Except for me… well, call me an old grey raincoat but there was something compelling about that initial ice-and-flame combination, foregrounded in album titles like ’The Graveyard and the Ballroom’. Perhaps what made it compelling also made it unsustainable. But what came after sounded more assimilatable, more regular.

And as the gig gets going I wonder if they’ll spend the night crossing and re-crossing that dividing line, like an explorer finding the equator and excitedly hopping back and forth between Northern and Southern hemispheres. There’s tracks which, while there’s nothing wrong with them, just aren’t going to lodge themselves in the memory. At least, not mine.

Though things turn out to be much more unpredictable. One instrumental number, for example, is based around a Balaeric beat so regular it could have come out a tin. But the players sinew around it like Miles Davis had discovered Acid House and pledged to make it his own.

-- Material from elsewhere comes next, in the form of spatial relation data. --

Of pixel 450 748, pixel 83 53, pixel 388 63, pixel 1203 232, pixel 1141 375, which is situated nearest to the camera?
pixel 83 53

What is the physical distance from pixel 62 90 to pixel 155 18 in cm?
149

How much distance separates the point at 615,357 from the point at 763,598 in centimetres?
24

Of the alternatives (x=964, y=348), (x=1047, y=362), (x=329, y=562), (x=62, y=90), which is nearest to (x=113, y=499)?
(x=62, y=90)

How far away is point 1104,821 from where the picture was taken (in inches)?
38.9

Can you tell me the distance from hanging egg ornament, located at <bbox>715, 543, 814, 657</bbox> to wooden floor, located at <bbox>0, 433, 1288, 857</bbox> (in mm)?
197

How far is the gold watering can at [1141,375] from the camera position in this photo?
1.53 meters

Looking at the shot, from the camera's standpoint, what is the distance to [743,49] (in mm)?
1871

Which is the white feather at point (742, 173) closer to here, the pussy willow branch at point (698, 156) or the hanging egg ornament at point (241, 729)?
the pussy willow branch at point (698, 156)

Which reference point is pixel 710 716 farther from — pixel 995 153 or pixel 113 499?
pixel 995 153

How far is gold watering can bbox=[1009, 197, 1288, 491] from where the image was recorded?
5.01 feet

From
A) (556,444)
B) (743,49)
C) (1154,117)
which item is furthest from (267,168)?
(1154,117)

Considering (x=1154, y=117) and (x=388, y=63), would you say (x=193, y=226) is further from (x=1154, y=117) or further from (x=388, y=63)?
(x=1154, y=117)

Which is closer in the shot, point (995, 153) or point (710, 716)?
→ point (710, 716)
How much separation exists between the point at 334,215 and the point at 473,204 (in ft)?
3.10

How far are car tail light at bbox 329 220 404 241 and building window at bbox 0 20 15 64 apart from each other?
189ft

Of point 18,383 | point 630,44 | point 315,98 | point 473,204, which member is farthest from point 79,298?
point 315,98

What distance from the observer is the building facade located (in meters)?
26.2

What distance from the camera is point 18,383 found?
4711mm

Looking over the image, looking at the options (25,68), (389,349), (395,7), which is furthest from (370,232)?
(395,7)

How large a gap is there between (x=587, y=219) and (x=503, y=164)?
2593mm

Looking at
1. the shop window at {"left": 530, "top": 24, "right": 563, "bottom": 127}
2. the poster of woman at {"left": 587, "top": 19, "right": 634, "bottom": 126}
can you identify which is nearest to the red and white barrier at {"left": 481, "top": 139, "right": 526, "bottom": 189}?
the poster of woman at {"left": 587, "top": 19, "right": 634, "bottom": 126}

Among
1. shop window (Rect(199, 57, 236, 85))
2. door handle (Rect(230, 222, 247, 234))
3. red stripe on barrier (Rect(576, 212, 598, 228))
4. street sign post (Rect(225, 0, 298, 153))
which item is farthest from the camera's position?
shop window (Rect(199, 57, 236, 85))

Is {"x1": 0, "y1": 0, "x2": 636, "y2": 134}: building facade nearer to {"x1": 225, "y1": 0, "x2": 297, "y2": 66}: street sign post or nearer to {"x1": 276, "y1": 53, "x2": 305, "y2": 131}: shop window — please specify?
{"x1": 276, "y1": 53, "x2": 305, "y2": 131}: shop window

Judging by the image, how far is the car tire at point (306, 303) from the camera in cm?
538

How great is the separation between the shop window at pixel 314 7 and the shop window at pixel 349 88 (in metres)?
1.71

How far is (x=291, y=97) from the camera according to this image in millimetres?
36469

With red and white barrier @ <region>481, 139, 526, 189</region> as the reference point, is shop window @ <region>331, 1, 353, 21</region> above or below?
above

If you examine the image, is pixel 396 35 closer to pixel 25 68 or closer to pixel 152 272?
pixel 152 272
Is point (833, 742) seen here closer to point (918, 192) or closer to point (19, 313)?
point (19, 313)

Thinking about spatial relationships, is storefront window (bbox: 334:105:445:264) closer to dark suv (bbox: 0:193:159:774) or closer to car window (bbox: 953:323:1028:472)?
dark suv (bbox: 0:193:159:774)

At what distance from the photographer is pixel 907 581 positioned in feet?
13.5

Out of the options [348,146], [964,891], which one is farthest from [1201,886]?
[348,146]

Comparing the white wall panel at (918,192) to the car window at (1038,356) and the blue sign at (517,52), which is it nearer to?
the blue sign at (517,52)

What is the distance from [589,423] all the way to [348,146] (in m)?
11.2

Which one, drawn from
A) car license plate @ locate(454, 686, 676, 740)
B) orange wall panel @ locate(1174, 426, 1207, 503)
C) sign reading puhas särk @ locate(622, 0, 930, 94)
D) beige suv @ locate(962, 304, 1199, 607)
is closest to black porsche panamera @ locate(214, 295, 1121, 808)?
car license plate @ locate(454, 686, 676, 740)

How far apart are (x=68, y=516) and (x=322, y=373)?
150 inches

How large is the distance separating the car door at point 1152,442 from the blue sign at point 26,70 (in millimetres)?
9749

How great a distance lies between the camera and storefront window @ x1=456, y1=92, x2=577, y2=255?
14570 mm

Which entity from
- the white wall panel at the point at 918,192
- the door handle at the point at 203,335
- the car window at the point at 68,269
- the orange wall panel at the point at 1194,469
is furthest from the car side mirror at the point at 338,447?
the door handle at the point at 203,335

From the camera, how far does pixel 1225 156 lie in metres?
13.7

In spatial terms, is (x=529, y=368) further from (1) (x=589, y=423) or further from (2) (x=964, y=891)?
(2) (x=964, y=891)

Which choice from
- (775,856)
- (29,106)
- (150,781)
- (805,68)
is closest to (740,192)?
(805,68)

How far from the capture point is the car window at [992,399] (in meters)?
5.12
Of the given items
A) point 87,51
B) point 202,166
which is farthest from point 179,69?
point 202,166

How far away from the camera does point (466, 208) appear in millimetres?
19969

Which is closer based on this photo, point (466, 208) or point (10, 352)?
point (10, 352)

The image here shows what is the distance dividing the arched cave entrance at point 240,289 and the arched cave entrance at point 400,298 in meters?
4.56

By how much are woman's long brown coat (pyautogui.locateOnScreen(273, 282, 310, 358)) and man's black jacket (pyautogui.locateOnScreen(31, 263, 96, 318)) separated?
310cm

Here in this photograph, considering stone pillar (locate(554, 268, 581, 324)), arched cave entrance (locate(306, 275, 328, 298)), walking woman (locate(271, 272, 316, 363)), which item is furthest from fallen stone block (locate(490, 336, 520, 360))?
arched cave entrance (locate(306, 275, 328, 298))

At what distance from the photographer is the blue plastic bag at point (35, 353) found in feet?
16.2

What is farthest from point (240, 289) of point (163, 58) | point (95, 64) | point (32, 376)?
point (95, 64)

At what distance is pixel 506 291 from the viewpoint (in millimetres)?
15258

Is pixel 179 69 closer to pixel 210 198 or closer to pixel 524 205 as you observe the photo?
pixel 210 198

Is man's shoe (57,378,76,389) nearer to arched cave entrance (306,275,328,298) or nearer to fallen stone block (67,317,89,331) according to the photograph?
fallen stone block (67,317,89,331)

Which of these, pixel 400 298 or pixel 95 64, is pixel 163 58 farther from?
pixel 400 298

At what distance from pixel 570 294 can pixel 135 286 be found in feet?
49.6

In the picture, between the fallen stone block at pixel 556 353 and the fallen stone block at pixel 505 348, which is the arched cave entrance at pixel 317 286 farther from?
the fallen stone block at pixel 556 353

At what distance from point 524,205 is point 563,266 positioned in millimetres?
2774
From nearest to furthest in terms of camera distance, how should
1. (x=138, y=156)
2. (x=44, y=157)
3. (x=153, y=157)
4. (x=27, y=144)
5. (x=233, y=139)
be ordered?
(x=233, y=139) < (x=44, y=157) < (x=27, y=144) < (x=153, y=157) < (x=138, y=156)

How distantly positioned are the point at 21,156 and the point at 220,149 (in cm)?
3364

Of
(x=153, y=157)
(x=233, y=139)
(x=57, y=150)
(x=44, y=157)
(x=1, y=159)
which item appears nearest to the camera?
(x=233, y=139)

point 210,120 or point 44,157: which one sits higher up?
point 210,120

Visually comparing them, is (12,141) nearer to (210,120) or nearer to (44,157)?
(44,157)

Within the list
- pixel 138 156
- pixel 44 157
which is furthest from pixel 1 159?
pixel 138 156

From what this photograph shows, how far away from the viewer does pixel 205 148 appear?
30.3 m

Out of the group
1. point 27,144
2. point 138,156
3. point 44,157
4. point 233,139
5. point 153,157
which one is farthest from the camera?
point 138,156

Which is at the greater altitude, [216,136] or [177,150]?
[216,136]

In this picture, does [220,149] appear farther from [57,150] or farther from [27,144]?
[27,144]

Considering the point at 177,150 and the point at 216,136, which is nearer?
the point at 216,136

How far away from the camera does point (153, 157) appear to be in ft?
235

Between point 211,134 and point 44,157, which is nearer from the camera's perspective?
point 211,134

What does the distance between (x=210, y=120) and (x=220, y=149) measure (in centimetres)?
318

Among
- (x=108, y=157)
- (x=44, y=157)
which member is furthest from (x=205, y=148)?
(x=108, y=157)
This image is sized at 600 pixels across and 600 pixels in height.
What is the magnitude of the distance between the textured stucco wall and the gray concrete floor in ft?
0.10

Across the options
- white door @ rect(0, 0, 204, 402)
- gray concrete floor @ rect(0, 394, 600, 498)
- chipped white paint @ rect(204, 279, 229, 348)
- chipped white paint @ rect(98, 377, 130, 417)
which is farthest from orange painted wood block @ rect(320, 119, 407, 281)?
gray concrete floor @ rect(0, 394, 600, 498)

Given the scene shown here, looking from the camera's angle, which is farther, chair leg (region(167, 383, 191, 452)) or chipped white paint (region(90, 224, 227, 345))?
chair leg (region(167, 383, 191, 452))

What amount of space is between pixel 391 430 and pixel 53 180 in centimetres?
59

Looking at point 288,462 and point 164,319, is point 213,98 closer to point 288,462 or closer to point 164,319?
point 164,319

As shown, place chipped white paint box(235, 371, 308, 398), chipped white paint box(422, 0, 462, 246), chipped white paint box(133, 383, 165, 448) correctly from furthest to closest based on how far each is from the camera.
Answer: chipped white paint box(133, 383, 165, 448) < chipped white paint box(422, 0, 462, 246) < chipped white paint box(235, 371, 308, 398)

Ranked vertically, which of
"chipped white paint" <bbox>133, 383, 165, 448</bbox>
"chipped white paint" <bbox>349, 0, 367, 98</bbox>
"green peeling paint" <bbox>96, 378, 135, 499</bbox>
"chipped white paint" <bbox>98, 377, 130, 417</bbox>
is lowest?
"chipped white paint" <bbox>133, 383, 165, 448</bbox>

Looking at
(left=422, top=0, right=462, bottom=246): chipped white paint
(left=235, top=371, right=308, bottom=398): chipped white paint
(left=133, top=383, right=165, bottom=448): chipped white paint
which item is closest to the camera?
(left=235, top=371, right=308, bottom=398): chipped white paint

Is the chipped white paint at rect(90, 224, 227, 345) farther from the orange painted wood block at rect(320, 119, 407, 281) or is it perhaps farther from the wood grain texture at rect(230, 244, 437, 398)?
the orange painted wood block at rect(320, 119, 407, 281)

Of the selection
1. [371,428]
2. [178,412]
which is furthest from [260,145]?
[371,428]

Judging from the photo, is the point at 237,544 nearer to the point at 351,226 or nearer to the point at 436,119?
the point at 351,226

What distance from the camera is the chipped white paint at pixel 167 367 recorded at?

What this band do best, at least in this incarnation, is combine the insistency of repetitive beats with the free flow of jamming, getting in a groove and soaring off simultaneously. It’s a shame they don’t just do that, but you don’t want to miss it when they do. I’d rate this gig above their last showing three years ago, in fact it’s the best I’ve seen them. (Admittedly, only of three. Don't spoil it.)

Which could be to do with the release of a new album, ‘Loca Remezclada’, the first in twelve years. And I was later to read the album’s blurb boldly asserting they were “revitalised by their most successful tour in over two decades” and so made an album which “distils the different directions and styles that have run throughout the band’s career.” 

Alternately, or perhaps additionally, there’s the enlivening presence of two new, much younger members, on vocals and keyboards respectively. Though the presence of the new second singer, Ellen Beth Abdi, has a somewhat tragic cause. Longstanding vocalist Denise Johnson unfortunately died last year, with a track dedicated to her memory. Still, virtue springs from adversity.